Llegó a la aldea un grupo de señoritos con vergas y con pistolas. Parecían personas de poco más o menos, y algunos daban voces histéricas. Nunca habían visto gente tan desvergonzada. Normalmente a aquellos tipos rasurados y finos como mujeres los llamaban en el carasol pijaitos, pero lo primero que hicieron fue dar una paliza tremenda al zapatero, sin que le valiera para nada su neutralidad. Luego mataron a seis campesinos -entre ellos cuatro de los que vivían en las cuevas- y dejaron sus cuerpos en las cunetas de la carretera entre el pueblo y el carasol. Como los perros acudían a lamer la sangre, pusieron a uno de los guardas del duque de vigilancia para alejarlos. Nadie preguntaba. Nadie comprendía.

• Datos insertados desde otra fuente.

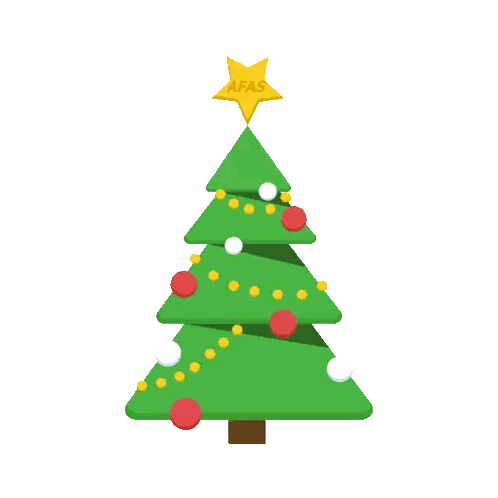 Yellow Star On Christmas Tree Says AFAS Sticker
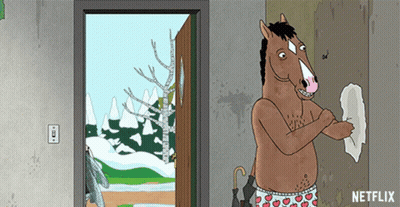 A Cartoon Of A Horse Standing In Front Of A Door With A Netflix Logo In The Corner GIF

No había guardias civiles que salieran al paso de los forasteros.
En la iglesia, mosén Millán anunció que estaría El Santísimo expuesto día y noche, y después protestó ante don Valeriano -al que los señoritos habían hecho alcalde- de que hubieran matado a los seis campesinos sin darles tiempo para confesar. El cura se pasaba el día y parte de la noche rezando.
El pueblo estaba asustado, y nadie sabía qué hacer. La Jerónima iba y venía, menos locuaz que de costumbre. Pero en el carasol insultaba a los señoritos forasteros, y pedía para ellos tremendos castigos. Esto no era obstáculo para que cuando veía al zapatero le hablara de leña, de bandeo, de varas de medir y de otras cosas que aludían a la paliza. Preguntaba por Paco, y nadie sabía darle razón. Había desaparecido, y lo buscaban, eso era todo.
Al día siguiente de haberse burlado la Jerónima del zapatero, éste apareció muerto en el camino del carasol con la cabeza volada. La pobre mujer fue a ponerle encima una sábana, y después se encerró en su casa, y estuvo tres días sin salir. Luego volvió a asomarse a la calle poco a poco, y hasta se acercó al carasol, donde la recibieron con reproches e insultos. La Jerónima lloraba (nadie la había visto llorar nunca), y decía que merecía que la mataran a pedradas; como a una culebra.
Pocos días más tarde, en el carasol, la Jerónima volvía a sus bufonadas mezclándolas con juramentos y amenazas.
Nadie sabía cuándo mataban a la. gente. Es decir, lo sabían, pero nadie los veía. Lo hacían por la noche, y durante el día el pueblo parecía en calma.